Public or private transport? The effects of a car-free day.

The Car Free Day program began in the Netherlands in 1956. It was adopted in France in 1997, and within three years it was adopted by various countries in Europe.


Vehicles have become an indispensable part of our lives. 

For vacations, weekends, shopping, and of course to get to work. Despite the cost of gas, maintenance and constant traffic jams, it remains the basic transportation for many people. Rosemary Hiscock and a few colleagues attempted to understand why the car is used so much in a 2003 study. The answer to this question is well known: more autonomy and comfort than public transport, and avoidance of delays and cancellations of public transport. Driving gives a feeling of practicality and reliability, prestige, competence, skill and masculinity. However, the car is an individual means of transport, which emits much more greenhouse gases than collective means of transport. With the alarming release of the latest IPCC report, it becomes more than important to drop our four-wheeled vehicles.


Jakarta, the capital of Indonesia, is one of the most polluted cities in the world. The main actors of this pollution are motorized vehicles. To try to alleviate this problem, the government has proposed car-free days, the first time in 2007. A 2019 study by Dr. Heidy Rachman and Dr. Lita Barus at the University of Indonesia looked into the impacts of such days on the environment, but not only that. Car-free days have multiple benefits: improving air quality of course, but also minimizing the use of private vehicles and campaigning for public transport.

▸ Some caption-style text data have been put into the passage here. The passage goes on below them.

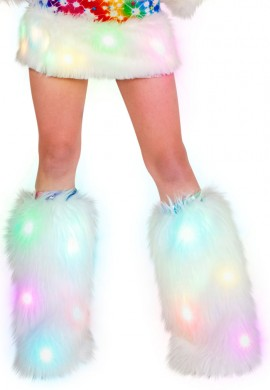 Light Up Superfluff Legwarmers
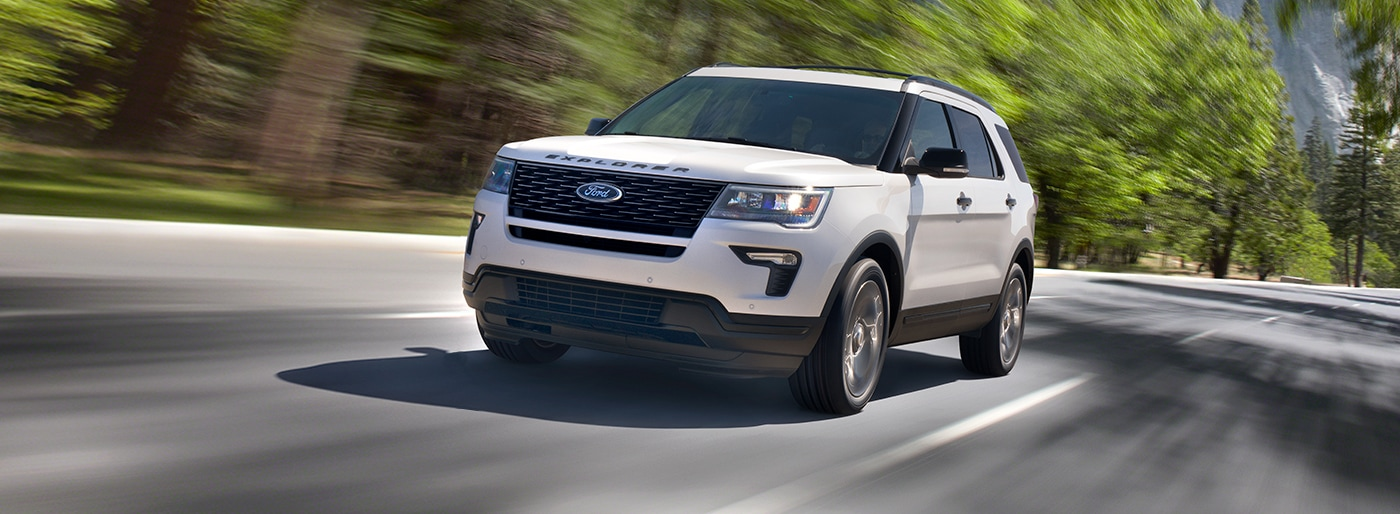 2018 Ford Explorer SUV for sale near Elyria, OH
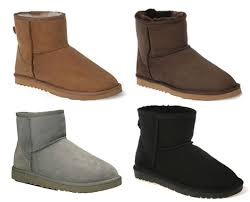 buy ugg boots zealand mini ugg boots 4 colours grabone nz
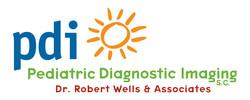 PDI_Logo_CMYK_0908.jpg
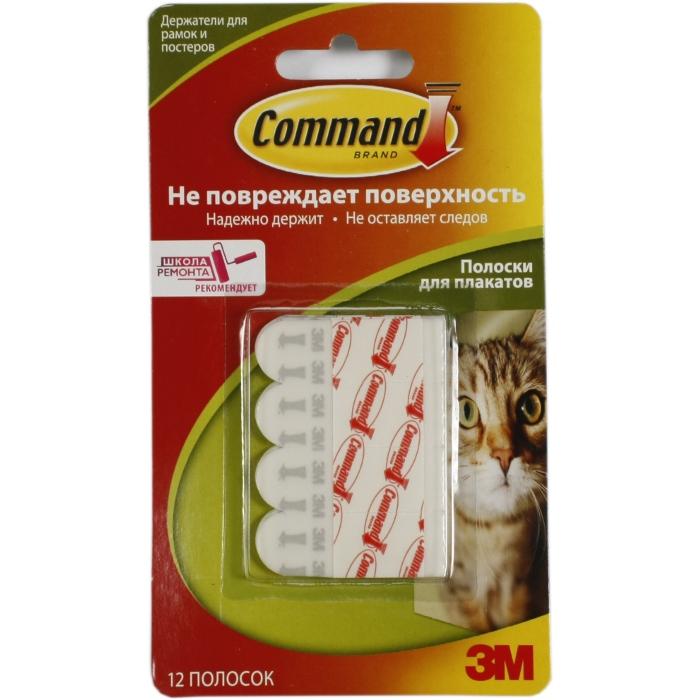 Command 17024 легкоудаляемый самокл. полоски д/ плакатов, 12шт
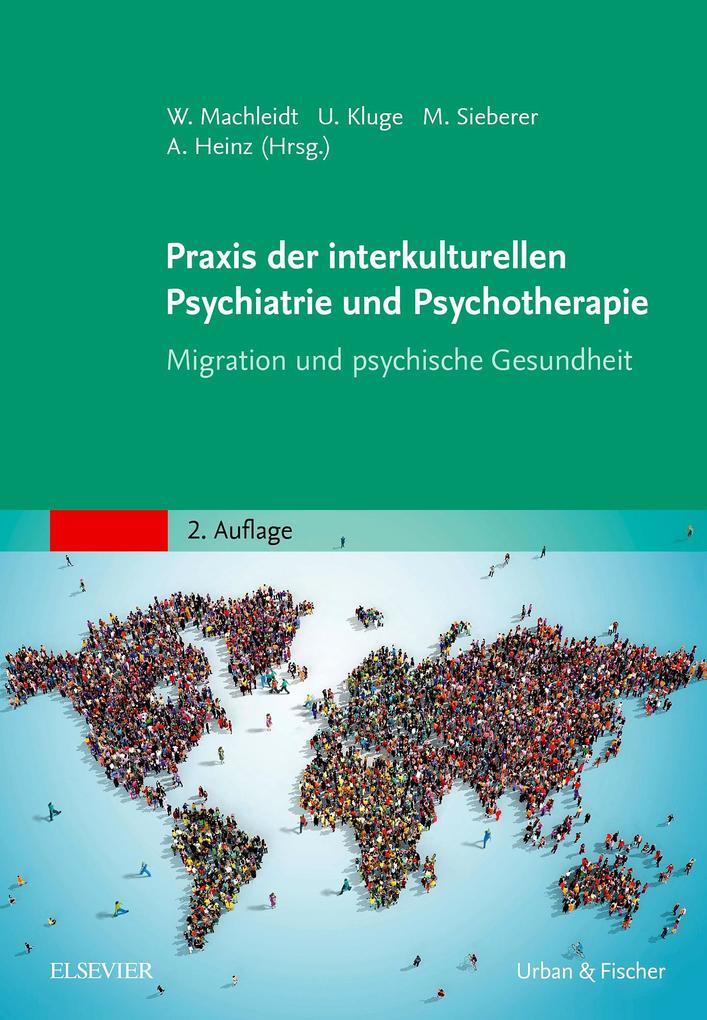 Praxis der interkulturellen Psychiatrie und Psy...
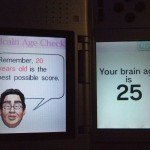 Do Brain Training Games Actually Work?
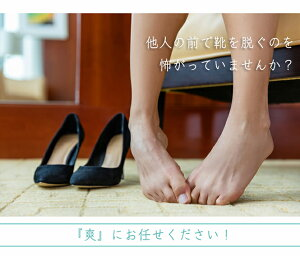 MENAGENATURALLIFEメナージュナチュラルライフ爽SOUホタテの貝殻靴におい消し除菌消臭清潔嫌なニオイ対策日本製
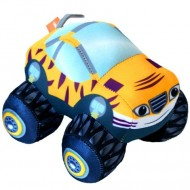 Figurina de plus 14 cm Stripes Blaze and the Monster Machines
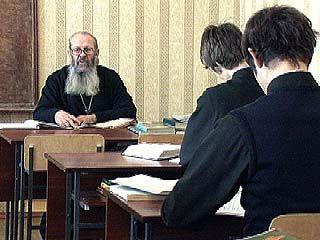 Духовная семинария Воронежа отмечает большой праздник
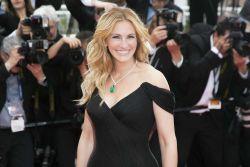 Julia Roberts - 69th Annual Cannes Film Festival
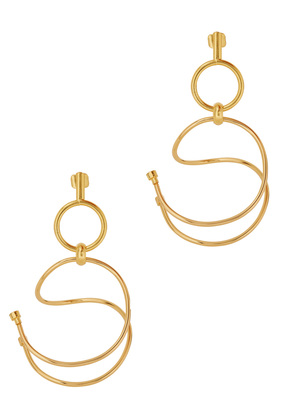 Gu One 24kt gold-plated earrings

In order to interpret the results, the levels of PM10, sulfur dioxide, carbon monoxide, ozone and nitrogen dioxide were measured. In a second step, a survey was opened to measure the satisfaction of the participants on this car-free day.

It was a complete surprise when the researchers realized that in terms of environmental effects, the car-free day did not seem to have been a huge success. However, this is explained by the way the day was proposed; cars were not banned in the whole city, only one road was closed for a few hours. Most of the inhabitants only took an alternative route. However, the longer-term effects would be beneficial to health, so sustaining a decrease in the amount of cars over time would lead to a healthier lifestyle. In addition, in Jakarta, where street vendors are numerous, a car-free day increases the amount of foot traffic for local residents and allows them to be free of vehicle disturbance; the street belongs to pedestrians.

Car-free days are one-offs, or even non-existent in some cities. But the climate emergency requires a radical change in our lifestyles. However, there is still a lot to be done to make these days an everyday occurrence, especially in terms of improving public transport: indeed, it is unthinkable to ask a whole population to lose the comfort, safety and accessibility that the car offers, hence the importance of working on these elements on public transport, and of making the latter attractive, efficient and inexpensive.